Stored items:
****************************************

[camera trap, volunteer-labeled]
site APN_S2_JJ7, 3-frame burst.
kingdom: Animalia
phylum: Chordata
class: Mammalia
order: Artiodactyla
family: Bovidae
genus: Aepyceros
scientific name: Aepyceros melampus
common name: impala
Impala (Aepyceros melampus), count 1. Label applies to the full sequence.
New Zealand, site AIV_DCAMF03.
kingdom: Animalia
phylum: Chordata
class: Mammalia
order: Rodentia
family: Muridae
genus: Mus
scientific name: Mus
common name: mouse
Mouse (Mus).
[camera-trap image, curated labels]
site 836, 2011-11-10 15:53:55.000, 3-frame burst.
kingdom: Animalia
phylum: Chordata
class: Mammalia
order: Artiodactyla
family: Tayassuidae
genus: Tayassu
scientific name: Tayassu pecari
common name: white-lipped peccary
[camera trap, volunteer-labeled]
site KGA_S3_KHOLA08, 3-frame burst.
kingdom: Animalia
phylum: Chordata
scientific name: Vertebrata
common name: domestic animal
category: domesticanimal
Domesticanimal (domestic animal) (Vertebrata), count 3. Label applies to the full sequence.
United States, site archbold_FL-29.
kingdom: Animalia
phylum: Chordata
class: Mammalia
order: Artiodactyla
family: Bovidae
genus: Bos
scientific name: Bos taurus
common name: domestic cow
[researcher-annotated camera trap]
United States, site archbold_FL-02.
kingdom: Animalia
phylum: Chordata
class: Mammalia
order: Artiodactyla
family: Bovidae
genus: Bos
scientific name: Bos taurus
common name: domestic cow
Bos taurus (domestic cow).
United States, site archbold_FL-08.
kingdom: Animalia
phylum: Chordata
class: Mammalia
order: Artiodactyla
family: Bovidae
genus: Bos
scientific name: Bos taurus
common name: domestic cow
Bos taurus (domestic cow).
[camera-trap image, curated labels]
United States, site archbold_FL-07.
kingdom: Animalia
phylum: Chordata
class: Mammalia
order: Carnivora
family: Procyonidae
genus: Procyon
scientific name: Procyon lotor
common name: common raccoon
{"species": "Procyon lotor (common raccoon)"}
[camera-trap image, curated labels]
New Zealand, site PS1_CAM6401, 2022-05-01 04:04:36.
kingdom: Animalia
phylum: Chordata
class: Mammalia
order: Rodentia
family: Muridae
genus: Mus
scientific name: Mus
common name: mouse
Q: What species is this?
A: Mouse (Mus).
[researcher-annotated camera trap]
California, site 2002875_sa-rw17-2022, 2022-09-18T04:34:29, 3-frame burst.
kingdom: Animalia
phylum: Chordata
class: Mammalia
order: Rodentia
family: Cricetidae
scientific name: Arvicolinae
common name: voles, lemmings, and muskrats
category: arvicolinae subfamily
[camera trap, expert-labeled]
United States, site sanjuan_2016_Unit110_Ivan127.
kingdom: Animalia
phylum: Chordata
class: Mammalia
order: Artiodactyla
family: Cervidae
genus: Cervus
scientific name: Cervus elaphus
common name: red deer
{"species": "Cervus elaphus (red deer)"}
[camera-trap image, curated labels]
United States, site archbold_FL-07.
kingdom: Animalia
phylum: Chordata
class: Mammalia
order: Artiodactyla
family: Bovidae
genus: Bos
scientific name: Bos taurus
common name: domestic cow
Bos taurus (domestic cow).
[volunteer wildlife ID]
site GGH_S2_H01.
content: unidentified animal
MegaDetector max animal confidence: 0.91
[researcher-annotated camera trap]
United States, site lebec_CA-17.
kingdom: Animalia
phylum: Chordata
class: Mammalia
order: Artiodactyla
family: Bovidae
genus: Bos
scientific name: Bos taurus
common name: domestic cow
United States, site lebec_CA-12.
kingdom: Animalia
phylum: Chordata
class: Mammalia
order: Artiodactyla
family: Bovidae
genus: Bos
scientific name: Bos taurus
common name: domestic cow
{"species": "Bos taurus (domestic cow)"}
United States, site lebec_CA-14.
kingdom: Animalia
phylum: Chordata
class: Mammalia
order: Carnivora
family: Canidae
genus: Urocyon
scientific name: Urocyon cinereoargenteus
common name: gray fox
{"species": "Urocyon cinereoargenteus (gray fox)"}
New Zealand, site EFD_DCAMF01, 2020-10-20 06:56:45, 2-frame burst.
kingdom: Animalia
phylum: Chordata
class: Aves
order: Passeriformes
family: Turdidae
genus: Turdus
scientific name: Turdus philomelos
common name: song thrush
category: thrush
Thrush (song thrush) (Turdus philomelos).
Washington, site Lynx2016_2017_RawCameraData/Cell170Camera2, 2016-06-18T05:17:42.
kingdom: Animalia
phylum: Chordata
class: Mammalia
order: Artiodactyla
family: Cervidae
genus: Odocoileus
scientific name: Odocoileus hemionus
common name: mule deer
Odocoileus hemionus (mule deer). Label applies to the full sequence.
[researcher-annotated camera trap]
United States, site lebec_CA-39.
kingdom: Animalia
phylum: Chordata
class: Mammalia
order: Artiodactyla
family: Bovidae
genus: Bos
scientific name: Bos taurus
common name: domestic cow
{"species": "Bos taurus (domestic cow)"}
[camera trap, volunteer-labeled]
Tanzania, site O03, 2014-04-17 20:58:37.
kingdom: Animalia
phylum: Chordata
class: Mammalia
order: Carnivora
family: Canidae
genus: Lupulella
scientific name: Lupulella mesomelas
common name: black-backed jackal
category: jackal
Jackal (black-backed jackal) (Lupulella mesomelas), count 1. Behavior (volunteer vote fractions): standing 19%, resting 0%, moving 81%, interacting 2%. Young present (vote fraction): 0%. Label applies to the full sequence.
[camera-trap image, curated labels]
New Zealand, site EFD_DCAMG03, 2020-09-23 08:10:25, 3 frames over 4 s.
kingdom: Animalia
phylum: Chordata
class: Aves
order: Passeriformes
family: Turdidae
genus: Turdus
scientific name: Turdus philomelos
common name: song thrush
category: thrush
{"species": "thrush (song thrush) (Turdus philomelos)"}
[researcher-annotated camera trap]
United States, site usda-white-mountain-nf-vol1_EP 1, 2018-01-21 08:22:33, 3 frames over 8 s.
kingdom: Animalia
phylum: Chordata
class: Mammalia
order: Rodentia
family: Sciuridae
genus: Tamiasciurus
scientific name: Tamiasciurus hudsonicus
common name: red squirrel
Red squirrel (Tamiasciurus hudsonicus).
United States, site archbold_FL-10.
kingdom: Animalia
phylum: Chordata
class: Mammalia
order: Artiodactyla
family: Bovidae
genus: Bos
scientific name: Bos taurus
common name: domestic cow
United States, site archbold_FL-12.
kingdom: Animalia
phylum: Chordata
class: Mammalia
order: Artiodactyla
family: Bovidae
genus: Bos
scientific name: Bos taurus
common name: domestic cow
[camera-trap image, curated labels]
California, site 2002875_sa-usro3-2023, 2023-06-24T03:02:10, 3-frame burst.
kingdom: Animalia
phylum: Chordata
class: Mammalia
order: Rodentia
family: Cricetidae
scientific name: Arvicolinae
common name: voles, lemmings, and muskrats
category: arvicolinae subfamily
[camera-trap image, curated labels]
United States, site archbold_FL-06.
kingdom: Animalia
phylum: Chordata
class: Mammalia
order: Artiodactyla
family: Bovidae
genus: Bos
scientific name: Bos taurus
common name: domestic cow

****************************************

● **Prompt**:
Pull out each line of the records holding the string "burst".

● **Output for this exercise**:
site APN_S2_JJ7, 3-frame burst.
site 836, 2011-11-10 15:53:55.000, 3-frame burst.
site KGA_S3_KHOLA08, 3-frame burst.
California, site 2002875_sa-rw17-2022, 2022-09-18T04:34:29, 3-frame burst.
New Zealand, site EFD_DCAMF01, 2020-10-20 06:56:45, 2-frame burst.
California, site 2002875_sa-usro3-2023, 2023-06-24T03:02:10, 3-frame burst.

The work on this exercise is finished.